I understand how to use animation curves in Unity, but I'm more interested in how Unity actually evaluates an animation curve at a given point. In other words, what is the math behind the function Evaluate?

The reason I ask is that I have a lot of animation data in animation curve format: time, value, in tangent, out tangent. I want to convert this data into splines like bezier curves or other functions, but I am not sure what the formula for this conversion would be.

Anyone have ideas?

It uses Bezier Curves, like it should. If you want to evaluate those, you can do a quick google search :)

well of course is bezier curves(which can be represented as hermit also),but it's not that cubic bezier curve,which anyone knows,I mean the factors are particular for the unity implementation ... at a moment I also thought they are using only trigonometric function ... whichever way,it would be of great help the exact formula

If this is still an issue in 2017 , you could check out the Runtime Curve Editor. All the sources are available in that package, so the equation, by which that curve is plotted, is also available. Of course , the package has more to offer than just plotting a curve by the equation you are looking for .

Unity's AnimationCurve lets you modify the tangets by moving that little handle. What if I wanted to make my own class similar to animation Curve, but I wanted to set the tangents with a vector2 instead of the handle that then in turn calculated the tangents? How could I evauluate that, keeping in mind that there could be 3 intersections?

* _Written instruction 1_: Rewrite the paragraph in the forum thread that begins "The reason I ask" as a short list, keeping its main facts.

(Dataset records)
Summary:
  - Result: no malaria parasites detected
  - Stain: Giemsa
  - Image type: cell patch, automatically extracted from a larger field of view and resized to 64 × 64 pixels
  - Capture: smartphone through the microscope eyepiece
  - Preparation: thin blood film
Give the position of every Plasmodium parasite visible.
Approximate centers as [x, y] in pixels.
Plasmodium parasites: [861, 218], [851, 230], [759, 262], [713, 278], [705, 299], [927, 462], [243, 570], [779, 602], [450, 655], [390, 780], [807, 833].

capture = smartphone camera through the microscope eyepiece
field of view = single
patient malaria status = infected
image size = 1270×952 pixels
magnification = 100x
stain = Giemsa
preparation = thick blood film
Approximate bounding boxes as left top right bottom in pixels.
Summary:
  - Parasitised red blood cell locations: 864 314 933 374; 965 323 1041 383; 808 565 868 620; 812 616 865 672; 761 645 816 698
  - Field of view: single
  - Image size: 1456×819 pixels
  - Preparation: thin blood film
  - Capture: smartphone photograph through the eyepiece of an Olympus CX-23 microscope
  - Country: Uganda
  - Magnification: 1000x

* _Written instruction 2_: Copy the dataset entries word for word, from their first line through the line that contains "Approximate centers as [x, y] in pixels.", including both of those lines.

* _Complete response 1_:
- The writer has a lot of animation data in animation curve format.
- Each point holds a time, a value, an in tangent and an out tangent.
- The goal is to convert this data into splines, such as bezier curves or other functions.
- The writer is unsure of the formula for this conversion.

* _Complete response 2_:
Summary:
  - Result: no malaria parasites detected
  - Stain: Giemsa
  - Image type: cell patch, automatically extracted from a larger field of view and resized to 64 × 64 pixels
  - Capture: smartphone through the microscope eyepiece
  - Preparation: thin blood film
Give the position of every Plasmodium parasite visible.
Approximate centers as [x, y] in pixels.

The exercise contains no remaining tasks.